Me deslicé con sigilo hacia la escalera sin necesidad de la linterna. Desde que la señorita Benson se había ido a Adelaida había practicado la maniobra cada mañana, y también cada noche, con los ojos cerrados. Cuando llegué al estudio de las rectora, abrí la puerta y me deslicé en el interior, encendiendo la linterna. Me acerqué de puntillas al escritorio de la señorita Benson y abrí el cajón superior izquierdo, pero no estaba preparada para encontrarme con unas veinte llaves distintas, algunas agrupadas en anillas y otras sueltas, sin ninguna indicación. Intenté recordar el tamaño y la forma de la que la señorita Benson utilizaba para abrir el armario, pero no sirvió de nada y, con el único auxilio de la linterna, necesité hacer varios viajes entre el armario y el escritorio para localizar la que giró ciento ochenta grados.
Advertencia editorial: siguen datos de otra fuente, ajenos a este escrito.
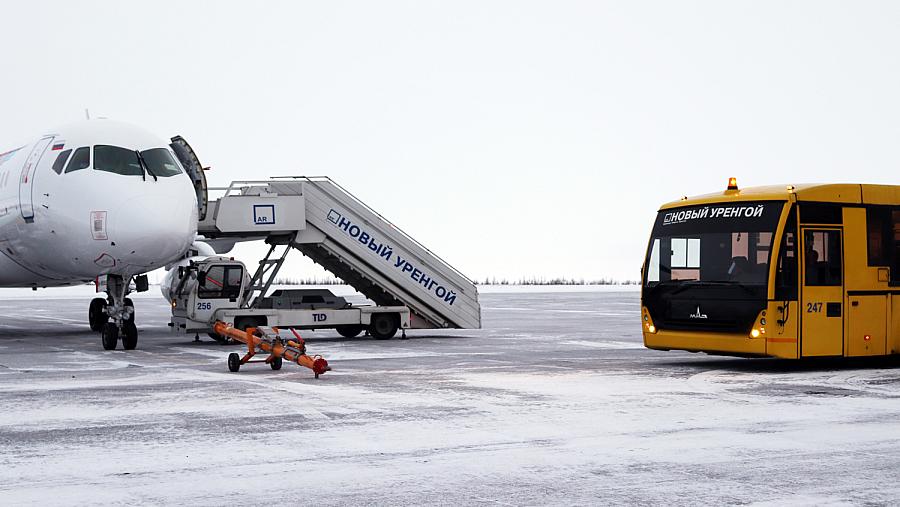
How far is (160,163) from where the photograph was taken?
20391 millimetres

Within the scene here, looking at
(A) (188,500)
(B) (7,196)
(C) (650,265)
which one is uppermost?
(B) (7,196)

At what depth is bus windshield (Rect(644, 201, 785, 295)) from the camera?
16031 millimetres

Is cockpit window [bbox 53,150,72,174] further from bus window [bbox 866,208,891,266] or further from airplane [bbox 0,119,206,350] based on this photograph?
bus window [bbox 866,208,891,266]

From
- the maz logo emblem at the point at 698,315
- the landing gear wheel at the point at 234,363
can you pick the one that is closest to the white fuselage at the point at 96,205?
the landing gear wheel at the point at 234,363

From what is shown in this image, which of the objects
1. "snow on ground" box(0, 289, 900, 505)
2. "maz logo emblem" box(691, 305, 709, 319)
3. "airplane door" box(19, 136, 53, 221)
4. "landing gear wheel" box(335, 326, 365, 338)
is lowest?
"snow on ground" box(0, 289, 900, 505)

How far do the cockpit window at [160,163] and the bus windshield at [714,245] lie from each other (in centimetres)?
906

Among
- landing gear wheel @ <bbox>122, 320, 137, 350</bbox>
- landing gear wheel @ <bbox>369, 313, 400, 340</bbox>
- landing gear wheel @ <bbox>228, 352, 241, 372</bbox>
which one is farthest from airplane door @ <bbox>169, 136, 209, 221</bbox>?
landing gear wheel @ <bbox>228, 352, 241, 372</bbox>

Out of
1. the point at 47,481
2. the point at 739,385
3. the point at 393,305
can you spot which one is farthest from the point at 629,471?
the point at 393,305

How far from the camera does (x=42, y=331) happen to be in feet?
93.7

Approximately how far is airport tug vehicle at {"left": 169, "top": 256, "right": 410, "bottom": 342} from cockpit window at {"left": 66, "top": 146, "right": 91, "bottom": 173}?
12.8 ft

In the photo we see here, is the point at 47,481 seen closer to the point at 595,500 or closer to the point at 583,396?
the point at 595,500

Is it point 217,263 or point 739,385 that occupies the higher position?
point 217,263

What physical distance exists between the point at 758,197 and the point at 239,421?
9.30 m

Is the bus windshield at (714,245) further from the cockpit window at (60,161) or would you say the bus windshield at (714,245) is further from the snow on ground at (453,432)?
the cockpit window at (60,161)
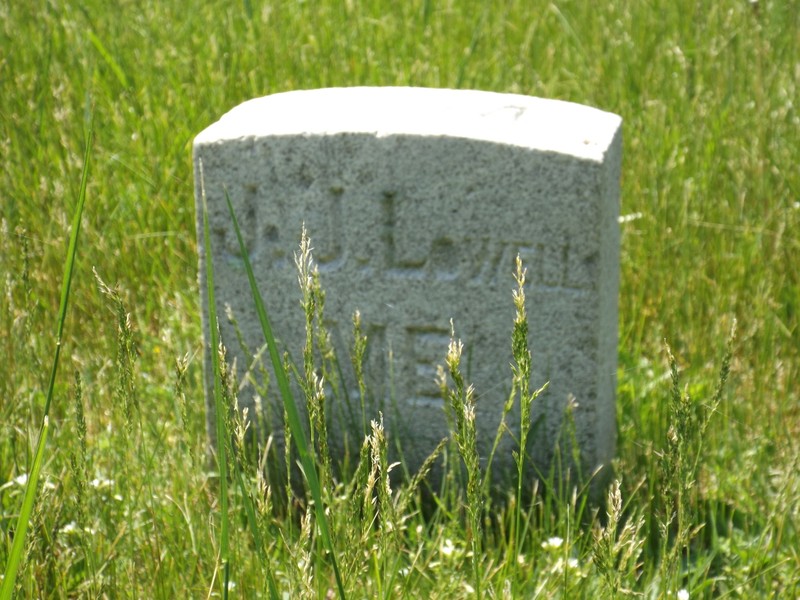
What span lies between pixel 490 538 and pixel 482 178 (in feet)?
2.55

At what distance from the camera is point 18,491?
225 cm

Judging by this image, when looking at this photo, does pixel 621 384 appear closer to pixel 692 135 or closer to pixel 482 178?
pixel 482 178

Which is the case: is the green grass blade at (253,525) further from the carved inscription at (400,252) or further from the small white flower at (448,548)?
the carved inscription at (400,252)

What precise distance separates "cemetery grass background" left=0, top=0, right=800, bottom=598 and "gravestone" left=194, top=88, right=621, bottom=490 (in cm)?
19

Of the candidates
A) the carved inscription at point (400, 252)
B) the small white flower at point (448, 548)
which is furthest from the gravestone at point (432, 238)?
→ the small white flower at point (448, 548)

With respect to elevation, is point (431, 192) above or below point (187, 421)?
above

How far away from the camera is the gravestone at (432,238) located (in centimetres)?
231

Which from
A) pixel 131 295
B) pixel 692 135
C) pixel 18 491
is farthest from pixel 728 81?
pixel 18 491

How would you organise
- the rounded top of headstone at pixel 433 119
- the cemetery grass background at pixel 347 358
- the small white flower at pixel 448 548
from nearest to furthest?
1. the cemetery grass background at pixel 347 358
2. the small white flower at pixel 448 548
3. the rounded top of headstone at pixel 433 119

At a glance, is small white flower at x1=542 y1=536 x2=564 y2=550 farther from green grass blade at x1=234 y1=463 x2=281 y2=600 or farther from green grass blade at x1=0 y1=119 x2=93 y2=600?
green grass blade at x1=0 y1=119 x2=93 y2=600

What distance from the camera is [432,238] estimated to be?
7.91ft

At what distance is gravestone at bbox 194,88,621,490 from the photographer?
2.31 metres

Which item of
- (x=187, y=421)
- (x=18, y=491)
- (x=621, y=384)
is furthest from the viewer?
(x=621, y=384)

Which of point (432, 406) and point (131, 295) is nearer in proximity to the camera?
point (432, 406)
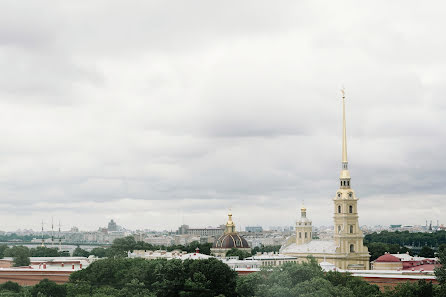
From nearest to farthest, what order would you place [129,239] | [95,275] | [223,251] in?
1. [95,275]
2. [223,251]
3. [129,239]

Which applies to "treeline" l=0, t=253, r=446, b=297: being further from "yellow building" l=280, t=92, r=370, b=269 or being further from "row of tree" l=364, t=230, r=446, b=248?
"row of tree" l=364, t=230, r=446, b=248

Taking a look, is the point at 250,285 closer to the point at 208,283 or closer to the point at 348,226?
the point at 208,283

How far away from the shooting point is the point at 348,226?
270 feet

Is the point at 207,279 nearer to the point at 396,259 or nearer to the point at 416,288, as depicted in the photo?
the point at 416,288

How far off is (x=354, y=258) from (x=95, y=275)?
32.6 m

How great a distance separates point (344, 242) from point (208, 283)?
33.5 metres

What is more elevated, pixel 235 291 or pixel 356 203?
pixel 356 203

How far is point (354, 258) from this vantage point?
266 feet

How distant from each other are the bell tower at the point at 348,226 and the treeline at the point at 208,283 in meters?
25.1

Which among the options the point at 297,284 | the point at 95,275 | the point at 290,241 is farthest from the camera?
the point at 290,241

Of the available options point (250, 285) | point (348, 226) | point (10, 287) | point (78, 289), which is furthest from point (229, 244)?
point (250, 285)

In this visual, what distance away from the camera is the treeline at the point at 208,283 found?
4516 cm

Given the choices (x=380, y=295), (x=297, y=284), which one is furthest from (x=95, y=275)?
(x=380, y=295)

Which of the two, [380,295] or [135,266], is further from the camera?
[135,266]
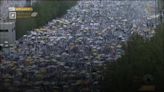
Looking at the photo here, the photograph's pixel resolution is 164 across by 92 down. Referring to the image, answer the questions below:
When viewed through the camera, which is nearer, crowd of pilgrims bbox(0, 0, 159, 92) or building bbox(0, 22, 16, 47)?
crowd of pilgrims bbox(0, 0, 159, 92)

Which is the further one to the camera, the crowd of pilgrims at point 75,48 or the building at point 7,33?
the building at point 7,33

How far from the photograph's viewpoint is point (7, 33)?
13.8 ft

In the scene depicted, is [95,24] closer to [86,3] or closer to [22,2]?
[86,3]

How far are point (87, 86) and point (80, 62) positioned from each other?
0.77ft

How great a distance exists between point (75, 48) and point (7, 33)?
57cm

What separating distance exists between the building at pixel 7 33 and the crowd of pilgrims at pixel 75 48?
0.20ft

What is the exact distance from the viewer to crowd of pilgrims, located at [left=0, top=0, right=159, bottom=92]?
406 centimetres

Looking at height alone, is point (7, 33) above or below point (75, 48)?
above

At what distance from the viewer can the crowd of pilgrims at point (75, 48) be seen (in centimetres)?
406

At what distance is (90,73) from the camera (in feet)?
13.5

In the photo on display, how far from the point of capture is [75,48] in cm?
425

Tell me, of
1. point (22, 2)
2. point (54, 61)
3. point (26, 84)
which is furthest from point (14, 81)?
point (22, 2)

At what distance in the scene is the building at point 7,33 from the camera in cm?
418

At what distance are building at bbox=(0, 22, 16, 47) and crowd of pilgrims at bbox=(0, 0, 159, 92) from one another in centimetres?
6
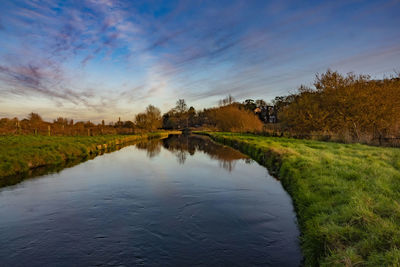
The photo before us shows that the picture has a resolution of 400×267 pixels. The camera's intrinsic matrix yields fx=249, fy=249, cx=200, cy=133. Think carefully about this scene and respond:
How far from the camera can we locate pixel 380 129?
834 inches

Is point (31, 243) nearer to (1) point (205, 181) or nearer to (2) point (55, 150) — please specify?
(1) point (205, 181)

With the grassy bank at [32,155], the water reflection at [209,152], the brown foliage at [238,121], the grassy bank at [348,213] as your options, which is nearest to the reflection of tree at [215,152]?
the water reflection at [209,152]

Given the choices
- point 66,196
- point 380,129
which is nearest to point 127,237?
point 66,196

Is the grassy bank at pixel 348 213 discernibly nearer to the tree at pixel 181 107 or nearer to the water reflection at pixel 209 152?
the water reflection at pixel 209 152

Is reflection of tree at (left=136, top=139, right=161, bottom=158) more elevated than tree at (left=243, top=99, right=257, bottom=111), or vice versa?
tree at (left=243, top=99, right=257, bottom=111)

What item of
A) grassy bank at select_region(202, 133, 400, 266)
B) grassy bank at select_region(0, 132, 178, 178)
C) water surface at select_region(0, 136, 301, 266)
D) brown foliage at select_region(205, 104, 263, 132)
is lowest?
water surface at select_region(0, 136, 301, 266)

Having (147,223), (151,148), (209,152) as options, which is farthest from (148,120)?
(147,223)

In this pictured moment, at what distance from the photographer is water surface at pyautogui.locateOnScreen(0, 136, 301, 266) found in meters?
4.64

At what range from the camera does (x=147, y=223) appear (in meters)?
6.14

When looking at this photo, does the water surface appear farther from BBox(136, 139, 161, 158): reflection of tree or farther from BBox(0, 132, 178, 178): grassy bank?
BBox(136, 139, 161, 158): reflection of tree

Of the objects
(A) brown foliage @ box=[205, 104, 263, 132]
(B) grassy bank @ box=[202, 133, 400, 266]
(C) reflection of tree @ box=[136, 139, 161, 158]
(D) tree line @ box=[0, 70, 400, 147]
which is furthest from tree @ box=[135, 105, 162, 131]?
(B) grassy bank @ box=[202, 133, 400, 266]

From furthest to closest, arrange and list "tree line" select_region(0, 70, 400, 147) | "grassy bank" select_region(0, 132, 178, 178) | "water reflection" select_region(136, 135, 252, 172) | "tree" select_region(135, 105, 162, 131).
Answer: "tree" select_region(135, 105, 162, 131) < "tree line" select_region(0, 70, 400, 147) < "water reflection" select_region(136, 135, 252, 172) < "grassy bank" select_region(0, 132, 178, 178)

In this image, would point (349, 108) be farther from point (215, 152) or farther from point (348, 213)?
point (348, 213)

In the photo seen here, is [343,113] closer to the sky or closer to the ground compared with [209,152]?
closer to the sky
Empujé hacia afuera el cajón superior del archivador con la mayor lentitud posible, pero las guías chirriaron escandalosamente. Paré, contuve el aliento y esperé a oír algún movimiento. Miré incluso por debajo de la puerta, para asegurarme de que no se había encendido alguna luz de repente. Una vez convencida de que no había despertado a nadie, comencé a examinar los nombres del fichero «QRS»: Roberts, Rose, Ross… Saqué mi ficha personal y deposité la abultada carpeta sobre el escritorio de la rectora. Me senté en la silla de la señorita Benson y, con la ayuda de la linterna, leí las páginas con todo cuidado. Como casi tenía quince años, y llevaba trece en St. Hilda, como mínimo, mi expediente era bastante grueso. Recordé travesuras y meadas en la cama, así como premios por mis cuadros, incluyendo un premio doble por una de mis aguamarinas, que todavía colgaba en el comedor. Pero, por más que investigué, no hallé nada sobre mí, anterior a los tres años. Me pregunté si sería una regla general, aplicada a todas las chicas que iban a vivir a St. Hilda. Eché un rápido vistazo al expediente de Jennie Ross. Con gran decepción, encontré los nombres de su padre (Ted, fallecido) y de su madre (Susan). Una nota añadida explicaba que la señora Ross tenía otros tres hijos que cuidar, y desde la muerte de su marido, producida por un infarto, no había podido salir adelante con un cuarto.